On Motion for Rehearing.
ROBERTS, J.Appellee has filed a motion for rehearing in which he contends; First, that the opinion of this court is contrary to_ the decisions of the federal courts construing the National Bank Act. As to this proposition it is sufficient to say that we are satisfied with the original opinion.
The second proposition urged is that the evidence in the record as to whether appellant relied upon the guaranty of the bank is conflicting; that the court made no finding upon this proposition, but as judgment was entered for appellee, it is to be presumed that this question was resolved against appellant, and that by reason of the record the decision by this court is in conflict with the case of Dailey v. Foster, 17 N. M. 654, 134 Pac. 206, to the effect that in case of special findings silence upon a material point must be regarded as a finding against the party having the burden of proof. Appellee, however, is precluded from raising this contention on rehearing. In its original brief, it presented but three questions for the consideration of the court, which were stated as follows:
First, the instrument in question is not a guaranty; second, the instrument, if a guaranty of the bank, is ultra vires; third, the statute of limitations has barred any action by the plaintiff for money had and received.
[3] The uniform rule in appellate courts is that a party must present all questions in his original brief, which he desires the court to consider, and he will not be permitted to present new points in a petition for rehearing. Elliott on Appellate Procedure, § 557.
In the case of Literary Society v. Garcia, 18 N. M. 318, 136 Pac. 858, this court refused to consider on rehearing the question as to whether appellants waived their objection to the amended complaint by filing an answer to it because the point had not been raised on the first hearing of the case.
In the case of Dow v. Irwin, 21 N. M. 576, 157 Pac. 490, L. R. A. 1916E, 1153, appellee attempted to raise a new question in his motion for a rehearing. The court said:
“In civil cases it is a well-recognized rule that questions not advanced on the original hearing will not be considered on the petition for a rehearing.”
In the case of State v. Williams, 22 N. M. 337, 161 Pac. 334, and State v. McKnight, 21 N. M. 14, 153 Pac. 76, it was held that the appellant could not raise on motion for rehearing new questions not 'presented in his original brief.
In 4 C. J. p. 633, it is said:
“The mere fact that the court has overlooked certain point presented by the record is not sufficient to authorize a rehearing', however, unless it further appears that its attention was called to the point in question by the briefs or arguments of counsel.”

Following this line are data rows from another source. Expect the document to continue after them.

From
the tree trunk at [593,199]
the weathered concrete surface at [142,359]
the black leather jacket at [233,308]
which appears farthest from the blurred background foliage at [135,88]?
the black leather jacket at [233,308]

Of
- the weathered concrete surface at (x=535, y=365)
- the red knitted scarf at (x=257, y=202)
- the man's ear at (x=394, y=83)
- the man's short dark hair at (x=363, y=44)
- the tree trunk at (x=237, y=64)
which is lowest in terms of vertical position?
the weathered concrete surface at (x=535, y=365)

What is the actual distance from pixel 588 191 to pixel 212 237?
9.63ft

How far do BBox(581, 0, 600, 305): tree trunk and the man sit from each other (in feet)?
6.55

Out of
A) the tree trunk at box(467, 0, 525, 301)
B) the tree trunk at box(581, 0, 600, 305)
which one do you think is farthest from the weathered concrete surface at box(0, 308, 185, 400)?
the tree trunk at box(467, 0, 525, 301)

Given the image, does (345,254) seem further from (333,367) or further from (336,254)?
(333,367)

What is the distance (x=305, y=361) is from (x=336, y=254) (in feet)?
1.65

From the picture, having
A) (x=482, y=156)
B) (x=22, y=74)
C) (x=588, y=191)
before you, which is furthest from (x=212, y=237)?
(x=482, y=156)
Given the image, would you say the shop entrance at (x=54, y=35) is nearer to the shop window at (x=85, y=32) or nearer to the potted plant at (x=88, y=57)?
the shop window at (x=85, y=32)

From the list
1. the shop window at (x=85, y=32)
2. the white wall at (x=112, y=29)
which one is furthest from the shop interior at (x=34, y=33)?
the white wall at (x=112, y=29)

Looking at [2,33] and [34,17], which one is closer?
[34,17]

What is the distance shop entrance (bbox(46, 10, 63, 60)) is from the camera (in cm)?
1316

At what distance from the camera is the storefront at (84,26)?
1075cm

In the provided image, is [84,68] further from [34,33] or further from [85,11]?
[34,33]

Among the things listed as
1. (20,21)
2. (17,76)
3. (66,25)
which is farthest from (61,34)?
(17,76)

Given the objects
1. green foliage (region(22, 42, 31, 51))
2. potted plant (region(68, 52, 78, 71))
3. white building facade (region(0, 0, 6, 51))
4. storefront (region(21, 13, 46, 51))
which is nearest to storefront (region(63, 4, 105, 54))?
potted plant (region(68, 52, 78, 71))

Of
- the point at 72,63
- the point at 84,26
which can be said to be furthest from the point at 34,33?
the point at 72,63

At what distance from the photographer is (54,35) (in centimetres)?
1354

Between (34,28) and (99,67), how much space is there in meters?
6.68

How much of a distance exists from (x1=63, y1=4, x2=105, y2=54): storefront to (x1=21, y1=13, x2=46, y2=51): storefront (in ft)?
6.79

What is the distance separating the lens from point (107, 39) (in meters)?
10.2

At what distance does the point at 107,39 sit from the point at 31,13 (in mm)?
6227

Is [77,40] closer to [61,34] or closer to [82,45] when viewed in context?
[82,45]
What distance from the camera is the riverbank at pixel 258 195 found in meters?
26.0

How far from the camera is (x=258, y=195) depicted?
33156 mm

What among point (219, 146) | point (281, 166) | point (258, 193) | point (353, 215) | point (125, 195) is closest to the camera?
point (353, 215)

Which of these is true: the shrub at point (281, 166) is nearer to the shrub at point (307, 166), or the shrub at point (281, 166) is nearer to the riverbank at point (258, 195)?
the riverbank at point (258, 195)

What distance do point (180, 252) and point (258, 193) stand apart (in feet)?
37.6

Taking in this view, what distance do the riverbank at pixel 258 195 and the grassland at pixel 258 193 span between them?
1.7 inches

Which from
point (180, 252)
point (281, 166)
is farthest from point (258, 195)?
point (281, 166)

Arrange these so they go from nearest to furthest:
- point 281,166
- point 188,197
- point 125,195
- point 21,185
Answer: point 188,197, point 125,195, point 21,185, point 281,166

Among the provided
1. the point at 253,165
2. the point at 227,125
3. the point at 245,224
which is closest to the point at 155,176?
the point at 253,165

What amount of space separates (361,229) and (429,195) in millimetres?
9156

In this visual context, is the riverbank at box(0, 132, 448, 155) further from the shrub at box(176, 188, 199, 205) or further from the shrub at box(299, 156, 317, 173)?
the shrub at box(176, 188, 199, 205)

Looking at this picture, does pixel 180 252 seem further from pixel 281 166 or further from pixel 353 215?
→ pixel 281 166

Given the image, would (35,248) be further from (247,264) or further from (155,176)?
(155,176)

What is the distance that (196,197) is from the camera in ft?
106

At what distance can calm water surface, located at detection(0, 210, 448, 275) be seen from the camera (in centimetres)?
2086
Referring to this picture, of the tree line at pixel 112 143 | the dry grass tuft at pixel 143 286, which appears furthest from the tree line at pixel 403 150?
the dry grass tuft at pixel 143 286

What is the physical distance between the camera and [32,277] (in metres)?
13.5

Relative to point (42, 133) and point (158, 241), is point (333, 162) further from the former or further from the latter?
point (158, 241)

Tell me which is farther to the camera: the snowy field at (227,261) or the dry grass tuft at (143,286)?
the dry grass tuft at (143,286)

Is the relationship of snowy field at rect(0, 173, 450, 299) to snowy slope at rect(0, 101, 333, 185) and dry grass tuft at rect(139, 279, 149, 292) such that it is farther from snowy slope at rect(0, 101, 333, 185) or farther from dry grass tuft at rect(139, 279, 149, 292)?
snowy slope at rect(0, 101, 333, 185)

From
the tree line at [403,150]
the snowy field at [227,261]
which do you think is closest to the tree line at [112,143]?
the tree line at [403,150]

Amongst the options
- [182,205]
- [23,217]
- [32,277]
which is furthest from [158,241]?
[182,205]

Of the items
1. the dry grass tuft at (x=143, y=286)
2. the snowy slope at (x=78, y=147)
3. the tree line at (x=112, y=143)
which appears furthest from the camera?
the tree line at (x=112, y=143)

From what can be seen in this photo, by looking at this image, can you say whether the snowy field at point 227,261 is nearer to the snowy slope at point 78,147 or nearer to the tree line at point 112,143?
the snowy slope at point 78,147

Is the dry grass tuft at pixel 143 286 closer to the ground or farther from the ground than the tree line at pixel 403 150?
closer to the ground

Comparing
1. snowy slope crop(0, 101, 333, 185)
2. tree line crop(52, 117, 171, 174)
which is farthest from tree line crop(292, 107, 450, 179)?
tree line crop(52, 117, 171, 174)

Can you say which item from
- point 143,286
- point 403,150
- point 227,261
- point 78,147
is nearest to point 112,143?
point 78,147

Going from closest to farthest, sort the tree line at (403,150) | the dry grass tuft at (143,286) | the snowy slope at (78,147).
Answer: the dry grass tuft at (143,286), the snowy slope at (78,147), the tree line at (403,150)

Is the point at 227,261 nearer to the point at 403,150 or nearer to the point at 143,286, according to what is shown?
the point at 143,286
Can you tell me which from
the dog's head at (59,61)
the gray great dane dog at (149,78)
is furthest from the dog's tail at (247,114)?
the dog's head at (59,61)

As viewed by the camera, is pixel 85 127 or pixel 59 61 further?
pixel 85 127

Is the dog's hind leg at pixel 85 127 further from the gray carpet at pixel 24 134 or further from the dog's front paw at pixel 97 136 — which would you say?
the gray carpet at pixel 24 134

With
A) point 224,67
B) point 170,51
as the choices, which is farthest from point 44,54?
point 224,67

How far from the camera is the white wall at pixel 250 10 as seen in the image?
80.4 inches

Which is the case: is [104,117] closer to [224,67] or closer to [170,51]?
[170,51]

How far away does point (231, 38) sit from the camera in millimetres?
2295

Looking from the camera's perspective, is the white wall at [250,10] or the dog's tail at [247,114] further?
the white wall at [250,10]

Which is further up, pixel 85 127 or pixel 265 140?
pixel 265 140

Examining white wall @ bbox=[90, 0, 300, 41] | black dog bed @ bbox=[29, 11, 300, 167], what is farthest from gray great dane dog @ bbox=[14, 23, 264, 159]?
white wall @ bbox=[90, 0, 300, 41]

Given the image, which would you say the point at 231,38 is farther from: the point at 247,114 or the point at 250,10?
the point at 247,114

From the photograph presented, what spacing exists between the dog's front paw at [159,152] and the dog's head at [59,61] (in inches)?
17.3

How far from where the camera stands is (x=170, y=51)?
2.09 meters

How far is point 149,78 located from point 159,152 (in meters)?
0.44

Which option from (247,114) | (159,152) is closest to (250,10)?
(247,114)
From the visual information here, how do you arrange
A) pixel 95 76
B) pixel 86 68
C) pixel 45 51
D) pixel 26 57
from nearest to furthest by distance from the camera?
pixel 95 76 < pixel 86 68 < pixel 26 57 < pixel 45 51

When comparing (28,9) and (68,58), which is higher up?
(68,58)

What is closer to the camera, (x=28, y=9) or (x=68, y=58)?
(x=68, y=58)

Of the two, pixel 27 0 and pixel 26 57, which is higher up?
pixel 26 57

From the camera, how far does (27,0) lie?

In the original opinion filed in this case there certainly is no legal principle enunciated which conflicts in any way with the case of Dailey v. Foster. Appellee brings forward for consideration a portion of the record not called to the attention of the court in its original brief, and asks the court at this time to consider this question and to deny the relief awarded appellant. Under all the authorities the question is not available on rehearing.
For the reasons stated, the motion for rehearing will be denied; and it is so ordered.
Parker, C. J., concurs. Raynolds, J., being absent, did not participate.